The area now known as Groveland was the site of gold strikes beginning in 1848 and was known as Savage's Diggings, after James Savage, an early miner and merchant, shown below.
In 1849 an incident occurred in which two Mexicans were said to have stolen some gold and were promptly hanged at an oak tree in what is now downtown Groveland. The swift justice earned the name of "Garrotte" for the town. ("Garrotte is the Mexican term for a hanging or strangulation.")
A second hanging occurred two miles southeast at a location where the remnants of that oak tree can still be seen, and that location became known as "Second Garrotte".
By 1855, gold became harder to find, and the days of using a pan or "rocker" or "long tom" were over, replaced by hydraulic mining, in which streams of water were directed at hillsides at high pressure. This required large amounts of water, and a system was built to transport water from the Tuolumne River via a 40-mile open ditch and a 2200-foot-long wooden flume (over a valley), one of the biggest water projects in the state at that time. The system was completed in 1860, but gold petered by the mid-1860s.
The Garrotes turned to cattle ranching. Big Oak Flat, a major site for gold mining, fell victim to a fire. The population of both declined.
By the late 1880s, mining technology had developed that made profitable underground hard-rock mining, in which the gold was embedded in low-grade quartz.

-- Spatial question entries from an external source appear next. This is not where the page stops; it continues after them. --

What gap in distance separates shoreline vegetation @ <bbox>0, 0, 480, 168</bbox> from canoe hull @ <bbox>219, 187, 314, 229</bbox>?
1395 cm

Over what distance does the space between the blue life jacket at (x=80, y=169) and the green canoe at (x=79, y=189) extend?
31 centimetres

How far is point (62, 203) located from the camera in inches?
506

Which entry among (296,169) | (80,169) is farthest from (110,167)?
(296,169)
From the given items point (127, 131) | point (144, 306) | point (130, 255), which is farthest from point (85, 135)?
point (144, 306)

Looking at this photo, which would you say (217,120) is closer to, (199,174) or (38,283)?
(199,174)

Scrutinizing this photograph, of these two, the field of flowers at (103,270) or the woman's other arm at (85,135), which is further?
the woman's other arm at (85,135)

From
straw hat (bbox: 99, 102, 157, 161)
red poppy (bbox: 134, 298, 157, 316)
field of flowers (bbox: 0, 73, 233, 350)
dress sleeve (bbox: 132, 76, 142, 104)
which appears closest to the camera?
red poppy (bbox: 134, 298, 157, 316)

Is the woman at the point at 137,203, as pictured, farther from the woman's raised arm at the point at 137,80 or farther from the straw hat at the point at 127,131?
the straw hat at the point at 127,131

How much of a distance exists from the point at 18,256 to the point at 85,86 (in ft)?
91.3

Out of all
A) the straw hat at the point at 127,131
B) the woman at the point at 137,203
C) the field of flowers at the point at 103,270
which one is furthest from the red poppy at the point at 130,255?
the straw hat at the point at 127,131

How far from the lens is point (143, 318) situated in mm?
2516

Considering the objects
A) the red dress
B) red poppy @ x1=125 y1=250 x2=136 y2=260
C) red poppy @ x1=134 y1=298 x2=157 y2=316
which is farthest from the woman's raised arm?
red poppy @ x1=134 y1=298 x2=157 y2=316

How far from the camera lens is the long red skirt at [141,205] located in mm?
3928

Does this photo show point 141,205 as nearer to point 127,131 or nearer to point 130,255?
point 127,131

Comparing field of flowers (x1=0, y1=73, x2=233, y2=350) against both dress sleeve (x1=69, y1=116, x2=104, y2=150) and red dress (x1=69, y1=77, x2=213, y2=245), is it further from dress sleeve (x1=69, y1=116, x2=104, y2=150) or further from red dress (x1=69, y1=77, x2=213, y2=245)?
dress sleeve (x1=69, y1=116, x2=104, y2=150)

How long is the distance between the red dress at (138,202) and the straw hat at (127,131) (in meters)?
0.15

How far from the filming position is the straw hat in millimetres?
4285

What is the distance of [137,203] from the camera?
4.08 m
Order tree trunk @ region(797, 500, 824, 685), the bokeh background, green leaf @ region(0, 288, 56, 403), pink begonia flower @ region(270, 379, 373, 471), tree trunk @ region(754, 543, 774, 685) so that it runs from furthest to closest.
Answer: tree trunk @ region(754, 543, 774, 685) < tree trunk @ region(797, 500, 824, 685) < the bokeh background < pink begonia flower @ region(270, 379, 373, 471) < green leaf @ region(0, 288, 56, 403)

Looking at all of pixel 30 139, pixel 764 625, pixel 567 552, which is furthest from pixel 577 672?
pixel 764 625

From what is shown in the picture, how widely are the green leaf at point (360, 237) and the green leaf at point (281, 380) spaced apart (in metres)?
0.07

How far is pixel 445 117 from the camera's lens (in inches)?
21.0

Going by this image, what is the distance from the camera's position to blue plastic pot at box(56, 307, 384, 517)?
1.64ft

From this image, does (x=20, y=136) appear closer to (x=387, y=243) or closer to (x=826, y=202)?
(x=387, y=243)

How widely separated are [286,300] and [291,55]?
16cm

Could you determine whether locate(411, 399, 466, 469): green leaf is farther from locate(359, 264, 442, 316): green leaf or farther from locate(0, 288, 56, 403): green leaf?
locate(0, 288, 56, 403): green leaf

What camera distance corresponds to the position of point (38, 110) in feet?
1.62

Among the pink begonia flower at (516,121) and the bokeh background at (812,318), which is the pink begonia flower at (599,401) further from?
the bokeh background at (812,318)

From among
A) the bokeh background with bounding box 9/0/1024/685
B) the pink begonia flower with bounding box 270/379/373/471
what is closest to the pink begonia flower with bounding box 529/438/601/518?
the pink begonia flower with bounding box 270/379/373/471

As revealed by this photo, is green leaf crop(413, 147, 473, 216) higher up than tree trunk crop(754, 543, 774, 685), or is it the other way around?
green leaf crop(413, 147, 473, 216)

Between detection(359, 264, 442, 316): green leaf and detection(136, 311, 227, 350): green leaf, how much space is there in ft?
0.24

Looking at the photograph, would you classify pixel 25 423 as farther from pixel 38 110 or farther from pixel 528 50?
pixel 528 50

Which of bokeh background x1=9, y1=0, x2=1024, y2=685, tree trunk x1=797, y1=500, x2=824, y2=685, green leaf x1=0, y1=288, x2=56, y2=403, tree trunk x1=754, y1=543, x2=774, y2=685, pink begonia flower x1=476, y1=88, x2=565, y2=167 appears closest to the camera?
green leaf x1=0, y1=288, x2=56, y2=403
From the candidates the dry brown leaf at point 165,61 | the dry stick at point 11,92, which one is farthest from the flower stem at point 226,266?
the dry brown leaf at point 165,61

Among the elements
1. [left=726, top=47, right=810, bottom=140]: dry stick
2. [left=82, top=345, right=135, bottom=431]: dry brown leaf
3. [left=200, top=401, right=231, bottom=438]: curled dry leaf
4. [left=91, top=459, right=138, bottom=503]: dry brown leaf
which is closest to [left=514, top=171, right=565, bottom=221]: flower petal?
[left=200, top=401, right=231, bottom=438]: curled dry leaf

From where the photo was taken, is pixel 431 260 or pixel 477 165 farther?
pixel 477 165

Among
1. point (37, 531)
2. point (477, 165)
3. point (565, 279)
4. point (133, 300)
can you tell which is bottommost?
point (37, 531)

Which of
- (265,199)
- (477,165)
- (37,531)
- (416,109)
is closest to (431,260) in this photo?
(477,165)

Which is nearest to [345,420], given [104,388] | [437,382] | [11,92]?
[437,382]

This led to a second boom, which declined again after the turn into the twentieth century.
In 1875, the town of Garrotte changed its name to Groveland, after a town in Massachusetts.
A third boom period began in 1914, when construction began on the O'Shaughnessy Dam and a pipeline to take the water to San Francisco. This was made possible by the passage of the federal Raker Act, providing for the damming of Hetch Hetchy Valley. This was the subject of a long political battle, with John Muir, an opponent of the dam, eventually losing.
The dam and pipeline required the construction of a railroad, the Hetch Hetchy Railroad, to carry construction materials, and Groveland was the site of the shops and roundhouse for the railway. The dam was completed in 1923 and construction began winding down, the end of the boom period for Groveland.
In the late 1960s, the development of the Pine Mountain Lake community began, with an earth filled dam and concrete spillway completed in 1969. The community included a golf course and airport.